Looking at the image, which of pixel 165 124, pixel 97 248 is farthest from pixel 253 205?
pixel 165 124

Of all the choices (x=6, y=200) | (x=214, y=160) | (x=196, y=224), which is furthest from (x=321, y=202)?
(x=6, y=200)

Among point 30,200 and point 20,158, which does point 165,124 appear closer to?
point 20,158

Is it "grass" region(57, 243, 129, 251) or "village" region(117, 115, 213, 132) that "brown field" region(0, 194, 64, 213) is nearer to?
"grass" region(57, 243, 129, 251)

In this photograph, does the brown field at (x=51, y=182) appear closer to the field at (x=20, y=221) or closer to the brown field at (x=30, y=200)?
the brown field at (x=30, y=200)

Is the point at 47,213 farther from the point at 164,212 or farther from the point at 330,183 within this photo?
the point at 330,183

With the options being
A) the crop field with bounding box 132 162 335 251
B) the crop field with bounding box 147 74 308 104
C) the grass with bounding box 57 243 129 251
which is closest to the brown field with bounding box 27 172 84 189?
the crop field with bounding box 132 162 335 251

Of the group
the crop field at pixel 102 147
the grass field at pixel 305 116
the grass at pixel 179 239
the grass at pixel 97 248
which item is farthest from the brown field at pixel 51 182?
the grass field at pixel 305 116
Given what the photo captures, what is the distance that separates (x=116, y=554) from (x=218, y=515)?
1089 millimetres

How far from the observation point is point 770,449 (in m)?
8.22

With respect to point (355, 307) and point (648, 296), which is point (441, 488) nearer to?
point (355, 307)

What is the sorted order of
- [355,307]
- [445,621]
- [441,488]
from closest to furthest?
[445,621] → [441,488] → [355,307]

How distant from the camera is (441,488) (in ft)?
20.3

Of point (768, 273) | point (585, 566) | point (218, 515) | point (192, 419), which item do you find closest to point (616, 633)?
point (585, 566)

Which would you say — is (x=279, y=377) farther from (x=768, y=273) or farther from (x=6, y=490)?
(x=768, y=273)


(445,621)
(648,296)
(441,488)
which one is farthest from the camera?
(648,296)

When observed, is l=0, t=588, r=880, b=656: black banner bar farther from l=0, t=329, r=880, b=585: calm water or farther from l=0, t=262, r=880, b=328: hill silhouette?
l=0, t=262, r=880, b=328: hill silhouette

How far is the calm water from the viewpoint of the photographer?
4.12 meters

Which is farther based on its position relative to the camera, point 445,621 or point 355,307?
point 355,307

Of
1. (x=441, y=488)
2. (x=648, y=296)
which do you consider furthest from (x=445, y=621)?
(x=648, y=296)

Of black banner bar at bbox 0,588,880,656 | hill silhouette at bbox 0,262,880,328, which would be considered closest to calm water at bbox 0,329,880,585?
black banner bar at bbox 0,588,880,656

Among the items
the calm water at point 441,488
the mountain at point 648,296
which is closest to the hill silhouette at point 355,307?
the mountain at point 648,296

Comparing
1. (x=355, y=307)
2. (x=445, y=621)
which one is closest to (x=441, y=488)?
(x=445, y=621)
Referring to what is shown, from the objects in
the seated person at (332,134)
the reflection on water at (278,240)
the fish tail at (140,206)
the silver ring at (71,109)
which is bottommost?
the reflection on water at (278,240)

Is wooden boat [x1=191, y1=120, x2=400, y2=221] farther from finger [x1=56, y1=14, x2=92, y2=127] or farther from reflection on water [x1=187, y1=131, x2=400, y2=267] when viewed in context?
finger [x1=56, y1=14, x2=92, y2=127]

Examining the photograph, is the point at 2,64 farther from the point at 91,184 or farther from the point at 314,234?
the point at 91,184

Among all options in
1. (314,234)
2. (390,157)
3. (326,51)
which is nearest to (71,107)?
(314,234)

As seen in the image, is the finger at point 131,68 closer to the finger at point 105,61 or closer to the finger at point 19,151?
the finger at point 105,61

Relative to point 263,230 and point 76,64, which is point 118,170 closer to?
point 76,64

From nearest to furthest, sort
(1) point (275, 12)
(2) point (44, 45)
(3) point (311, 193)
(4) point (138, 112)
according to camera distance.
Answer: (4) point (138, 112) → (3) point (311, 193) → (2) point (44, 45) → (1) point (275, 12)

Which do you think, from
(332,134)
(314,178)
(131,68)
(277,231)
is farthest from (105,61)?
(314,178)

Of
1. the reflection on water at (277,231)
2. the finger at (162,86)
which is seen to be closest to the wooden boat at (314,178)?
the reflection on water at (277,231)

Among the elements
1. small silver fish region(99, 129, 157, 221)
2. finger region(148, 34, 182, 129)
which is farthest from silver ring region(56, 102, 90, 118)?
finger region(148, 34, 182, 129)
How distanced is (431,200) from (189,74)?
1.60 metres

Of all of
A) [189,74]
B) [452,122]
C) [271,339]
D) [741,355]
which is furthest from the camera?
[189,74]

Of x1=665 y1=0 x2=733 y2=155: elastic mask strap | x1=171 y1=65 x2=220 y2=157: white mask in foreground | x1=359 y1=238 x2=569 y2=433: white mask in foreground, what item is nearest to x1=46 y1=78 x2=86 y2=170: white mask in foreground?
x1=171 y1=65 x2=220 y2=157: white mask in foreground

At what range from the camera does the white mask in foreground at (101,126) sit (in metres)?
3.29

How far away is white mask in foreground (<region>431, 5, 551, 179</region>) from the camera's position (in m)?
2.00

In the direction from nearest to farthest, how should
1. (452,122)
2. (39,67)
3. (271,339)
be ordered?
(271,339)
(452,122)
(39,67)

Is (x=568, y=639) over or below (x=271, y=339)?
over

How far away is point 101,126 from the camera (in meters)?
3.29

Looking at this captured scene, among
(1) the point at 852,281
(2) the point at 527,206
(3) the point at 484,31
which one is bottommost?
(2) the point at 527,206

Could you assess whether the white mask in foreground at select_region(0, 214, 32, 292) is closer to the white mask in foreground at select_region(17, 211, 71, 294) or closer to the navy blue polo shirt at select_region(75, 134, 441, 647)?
* * * * *
WRITTEN EXERCISE:
Retype the entries exactly, including every line.

OUTPUT BELOW:
Looking at the image, which of pixel 165 124, pixel 97 248 is farthest from pixel 253 205?
pixel 165 124

Of all the choices (x=6, y=200) | (x=214, y=160) | (x=196, y=224), which is furthest from (x=321, y=202)?
(x=6, y=200)

Among point 30,200 and point 20,158, which does point 165,124 appear closer to?
point 20,158

Is it "grass" region(57, 243, 129, 251) or "village" region(117, 115, 213, 132) that "brown field" region(0, 194, 64, 213) is nearer to?
"grass" region(57, 243, 129, 251)

In this photograph, does the brown field at (x=51, y=182) appear closer to the field at (x=20, y=221) or closer to the brown field at (x=30, y=200)?
the brown field at (x=30, y=200)

Is the point at 47,213 farther from the point at 164,212 or farther from the point at 330,183 within this photo?
the point at 330,183

With the options being
A) the crop field with bounding box 132 162 335 251
B) the crop field with bounding box 147 74 308 104
C) the grass with bounding box 57 243 129 251
which is closest to the brown field with bounding box 27 172 84 189?
the crop field with bounding box 132 162 335 251

Of the group
the crop field at pixel 102 147
the grass field at pixel 305 116
the grass at pixel 179 239
the grass at pixel 97 248
which item is farthest from the brown field at pixel 51 182?
the grass field at pixel 305 116
Given what the photo captures, what is the distance that separates (x=116, y=554) from (x=218, y=515)?
1089 millimetres

How far from the observation point is point 770,449 (in m)?
8.22

With respect to point (355, 307) and point (648, 296), which is point (441, 488) nearer to?
point (355, 307)

What is the sorted order of
- [355,307]
- [445,621]
- [441,488]
from closest to furthest?
[445,621] → [441,488] → [355,307]

How distant from the camera is (441,488) (in ft)?
20.3

Of point (768, 273) | point (585, 566) | point (218, 515) | point (192, 419), which item do you find closest to point (616, 633)?
point (585, 566)

Which would you say — is (x=279, y=377) farther from (x=768, y=273) or farther from (x=6, y=490)?
(x=768, y=273)


(445,621)
(648,296)
(441,488)
which one is farthest from the camera?
(648,296)

When observed, is l=0, t=588, r=880, b=656: black banner bar farther from l=0, t=329, r=880, b=585: calm water or farther from l=0, t=262, r=880, b=328: hill silhouette?
l=0, t=262, r=880, b=328: hill silhouette

How far is the calm water from the viewpoint of the photographer?
4.12 meters

Which is farther based on its position relative to the camera, point 445,621 or point 355,307?
point 355,307

Of
1. (x=441, y=488)
2. (x=648, y=296)
which do you consider furthest from (x=445, y=621)?
(x=648, y=296)

Of black banner bar at bbox 0,588,880,656 | hill silhouette at bbox 0,262,880,328, which would be considered closest to calm water at bbox 0,329,880,585?
black banner bar at bbox 0,588,880,656

Among the items
the calm water at point 441,488
the mountain at point 648,296
which is closest to the hill silhouette at point 355,307?
the mountain at point 648,296

Comparing
1. (x=355, y=307)
2. (x=445, y=621)
which one is closest to (x=441, y=488)?
(x=445, y=621)
Referring to what is shown, from the objects in
the seated person at (332,134)
the reflection on water at (278,240)
the fish tail at (140,206)
the silver ring at (71,109)
which is bottommost?
the reflection on water at (278,240)

Is wooden boat [x1=191, y1=120, x2=400, y2=221] farther from finger [x1=56, y1=14, x2=92, y2=127] or farther from reflection on water [x1=187, y1=131, x2=400, y2=267] when viewed in context?
finger [x1=56, y1=14, x2=92, y2=127]

Examining the photograph, is the point at 2,64 farther from the point at 91,184 or farther from the point at 314,234?
the point at 91,184

Among all options in
1. (314,234)
2. (390,157)
3. (326,51)
which is nearest to (71,107)?
(314,234)

As seen in the image, is the finger at point 131,68 closer to the finger at point 105,61 or closer to the finger at point 19,151?
the finger at point 105,61

Relative to point 263,230 and point 76,64, which is point 118,170 closer to?
point 76,64

From nearest to furthest, sort
(1) point (275, 12)
(2) point (44, 45)
(3) point (311, 193)
(4) point (138, 112)
according to camera distance.
Answer: (4) point (138, 112) → (3) point (311, 193) → (2) point (44, 45) → (1) point (275, 12)

Which do you think, from
(332,134)
(314,178)
(131,68)
(277,231)
is farthest from (105,61)?
(314,178)

Of
1. the reflection on water at (277,231)
2. the finger at (162,86)
which is seen to be closest to the wooden boat at (314,178)?
the reflection on water at (277,231)

Among the elements
1. small silver fish region(99, 129, 157, 221)
2. finger region(148, 34, 182, 129)
which is farthest from silver ring region(56, 102, 90, 118)?
finger region(148, 34, 182, 129)
How distanced is (431,200) from (189,74)?
1.60 metres

Of all of
A) [189,74]
B) [452,122]
C) [271,339]
D) [741,355]
which is furthest from the camera?
[189,74]

Of x1=665 y1=0 x2=733 y2=155: elastic mask strap | x1=171 y1=65 x2=220 y2=157: white mask in foreground | x1=359 y1=238 x2=569 y2=433: white mask in foreground, what item is nearest to x1=46 y1=78 x2=86 y2=170: white mask in foreground?
x1=171 y1=65 x2=220 y2=157: white mask in foreground

At what range from the camera does the white mask in foreground at (101,126) sit (in metres)?
3.29

How far away is white mask in foreground (<region>431, 5, 551, 179</region>) from the camera's position (in m)?
2.00

In the direction from nearest to farthest, how should
1. (452,122)
2. (39,67)
3. (271,339)
be ordered?
(271,339)
(452,122)
(39,67)

Is (x=568, y=639) over or below (x=271, y=339)?
over

How far away is point 101,126 from the camera (in meters)?
3.29

Looking at this captured scene, among
(1) the point at 852,281
(2) the point at 527,206
(3) the point at 484,31
which one is bottommost?
(2) the point at 527,206

Could you assess whether the white mask in foreground at select_region(0, 214, 32, 292) is closer to the white mask in foreground at select_region(17, 211, 71, 294) or closer to the navy blue polo shirt at select_region(75, 134, 441, 647)?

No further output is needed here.